Increasing our fuel or oil production will not take us there. Increasing our oil production can give us the resources needed for industrialisation, however.
We realise that young people are the ones who can drive Nigeria’s industrialisation and this is why I am involving them heavily in the chamber’s activities so they can prepare their tomorrow now. Don’t sit and blame those in government. Come and let us look for a solution together.
I’m sure the government has some people who are part of the industry who are in government right now, who understand the importance of industries and who know that they will still leave government and come back to the industry.
I don’t want to say our people are not employable because the people we say are not employable leave the country and suddenly become employed when they get abroad. This means we must look inwards. Our innovation hub here trains people who will drive industrialisation. We need more people to join.
How do you intend to deepen participation and strengthen Nigerian business representation in the ECOWAS region?
When I talked about helping MSMEs scale up, have better access to funding and documentation for export, it is because I want our businesses to begin to take better advantage of the agreement. About two years ago, intra-African trade used to be less than 11 per cent. Now, it is about 14 percent.
If in the next two years, we can move it to 25 -30 per cent, it will reflect positively on many of our businesses. When I said I intend to focus on youth and women, it is because many of these export businesses are being led by youths and women. If we can invest in them, we will not just conquer our immediate environment, but also maximise AfCFTA.
Take our creative industry, for example, if we standardise it properly, we can take over the world with it. Our fashion, music, arts and so on are doing well and if properly structured and exported, can dominate the market effortlessly.
Our fintech is borderless; it is being used for e-commerce, for payments and so on. To thrive within AfCFTA, we must harmonise all the documentation and regulations hindering free market trade. We must remove all the obstacles that prevent and discourage people from exporting.

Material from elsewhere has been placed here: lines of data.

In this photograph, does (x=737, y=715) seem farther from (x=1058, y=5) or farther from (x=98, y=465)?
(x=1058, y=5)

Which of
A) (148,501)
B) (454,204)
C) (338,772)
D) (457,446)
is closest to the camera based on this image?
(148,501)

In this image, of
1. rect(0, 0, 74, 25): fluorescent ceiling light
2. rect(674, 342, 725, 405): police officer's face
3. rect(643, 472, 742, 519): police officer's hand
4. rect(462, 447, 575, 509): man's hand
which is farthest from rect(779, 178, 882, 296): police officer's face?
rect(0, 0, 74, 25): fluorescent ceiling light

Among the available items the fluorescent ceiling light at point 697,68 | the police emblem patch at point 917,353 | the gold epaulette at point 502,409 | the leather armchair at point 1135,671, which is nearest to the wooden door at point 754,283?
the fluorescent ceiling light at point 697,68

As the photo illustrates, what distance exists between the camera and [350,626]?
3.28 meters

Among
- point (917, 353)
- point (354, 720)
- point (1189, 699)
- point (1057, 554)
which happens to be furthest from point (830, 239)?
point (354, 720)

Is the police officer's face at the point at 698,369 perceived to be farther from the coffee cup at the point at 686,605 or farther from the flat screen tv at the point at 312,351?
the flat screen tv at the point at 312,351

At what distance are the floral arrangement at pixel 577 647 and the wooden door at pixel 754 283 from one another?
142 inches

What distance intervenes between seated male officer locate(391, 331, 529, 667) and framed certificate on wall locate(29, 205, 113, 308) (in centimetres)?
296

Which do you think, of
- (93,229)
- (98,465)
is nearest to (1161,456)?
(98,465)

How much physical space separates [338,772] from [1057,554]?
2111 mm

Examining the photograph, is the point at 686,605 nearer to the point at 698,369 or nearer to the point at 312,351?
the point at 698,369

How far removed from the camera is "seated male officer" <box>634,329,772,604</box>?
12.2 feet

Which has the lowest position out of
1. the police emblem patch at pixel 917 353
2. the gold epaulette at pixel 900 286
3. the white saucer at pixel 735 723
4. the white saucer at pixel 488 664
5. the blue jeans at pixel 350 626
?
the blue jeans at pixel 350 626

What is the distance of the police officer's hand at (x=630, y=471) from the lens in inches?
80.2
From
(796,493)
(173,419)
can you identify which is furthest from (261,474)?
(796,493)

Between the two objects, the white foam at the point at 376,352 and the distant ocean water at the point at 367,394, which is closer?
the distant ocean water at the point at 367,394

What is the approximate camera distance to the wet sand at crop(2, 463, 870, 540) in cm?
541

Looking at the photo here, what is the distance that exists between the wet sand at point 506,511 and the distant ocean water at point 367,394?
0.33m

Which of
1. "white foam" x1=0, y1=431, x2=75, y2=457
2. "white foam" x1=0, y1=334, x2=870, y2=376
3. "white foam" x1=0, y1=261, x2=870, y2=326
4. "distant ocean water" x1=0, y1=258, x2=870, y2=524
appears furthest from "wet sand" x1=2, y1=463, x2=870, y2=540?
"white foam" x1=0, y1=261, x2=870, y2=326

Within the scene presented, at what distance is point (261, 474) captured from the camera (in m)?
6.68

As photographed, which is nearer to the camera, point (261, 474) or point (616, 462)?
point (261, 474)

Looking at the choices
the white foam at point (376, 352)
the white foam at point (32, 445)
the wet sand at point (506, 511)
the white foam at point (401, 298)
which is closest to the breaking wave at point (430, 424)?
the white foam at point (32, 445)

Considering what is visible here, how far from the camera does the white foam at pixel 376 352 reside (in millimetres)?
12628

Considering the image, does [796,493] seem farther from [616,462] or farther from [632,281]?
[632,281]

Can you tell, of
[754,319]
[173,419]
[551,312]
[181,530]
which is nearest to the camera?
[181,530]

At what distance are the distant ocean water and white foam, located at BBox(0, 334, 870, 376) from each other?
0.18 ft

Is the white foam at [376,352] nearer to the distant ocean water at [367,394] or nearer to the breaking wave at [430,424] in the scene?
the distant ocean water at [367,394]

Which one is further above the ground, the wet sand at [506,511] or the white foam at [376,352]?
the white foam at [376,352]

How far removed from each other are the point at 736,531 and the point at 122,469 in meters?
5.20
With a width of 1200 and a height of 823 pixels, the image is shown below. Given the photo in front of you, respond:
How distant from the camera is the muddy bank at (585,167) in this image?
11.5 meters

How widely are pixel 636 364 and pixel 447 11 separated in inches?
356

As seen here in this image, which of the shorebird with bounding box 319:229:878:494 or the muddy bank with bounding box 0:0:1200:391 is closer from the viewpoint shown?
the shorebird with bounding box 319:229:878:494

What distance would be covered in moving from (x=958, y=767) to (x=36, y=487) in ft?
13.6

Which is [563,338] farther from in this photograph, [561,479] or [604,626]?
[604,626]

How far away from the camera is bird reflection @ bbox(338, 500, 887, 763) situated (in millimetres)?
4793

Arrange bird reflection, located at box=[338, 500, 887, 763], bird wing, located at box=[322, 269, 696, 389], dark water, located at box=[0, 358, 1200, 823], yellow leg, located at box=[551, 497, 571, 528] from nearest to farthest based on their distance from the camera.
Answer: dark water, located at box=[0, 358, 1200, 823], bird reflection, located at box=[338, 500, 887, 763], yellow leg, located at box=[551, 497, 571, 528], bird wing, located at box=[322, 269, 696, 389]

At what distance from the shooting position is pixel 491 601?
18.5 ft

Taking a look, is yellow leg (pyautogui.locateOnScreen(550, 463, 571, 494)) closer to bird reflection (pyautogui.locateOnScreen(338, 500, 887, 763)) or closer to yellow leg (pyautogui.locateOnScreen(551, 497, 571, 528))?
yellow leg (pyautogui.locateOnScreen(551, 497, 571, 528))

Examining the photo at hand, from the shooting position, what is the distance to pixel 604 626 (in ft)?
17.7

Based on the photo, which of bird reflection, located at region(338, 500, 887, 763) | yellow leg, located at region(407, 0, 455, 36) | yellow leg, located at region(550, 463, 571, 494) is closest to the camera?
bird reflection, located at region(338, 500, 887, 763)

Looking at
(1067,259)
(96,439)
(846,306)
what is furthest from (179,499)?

We may not have to have a single entity like the National Agency for Food and Drug Administration and Control (NAFDAC) entity for the whole of Africa, but we can put a barcode on a product, for instance and when it is scanned in, let us say, Ghana, it shows it has met all required documentation.
Regarding intra-African trade, a major obstacle that has been identified is the different issues with customs and certification. As we are complaining about it in Nigeria, so also are they complaining about it in Ghana, Sierra Leone and so on.
If we have a uniform standard for ECOWAS, for instance, if a product has been certified as okay in Ghana, it doesn’t need to undergo extra certification to enter Nigeria again and vice versa.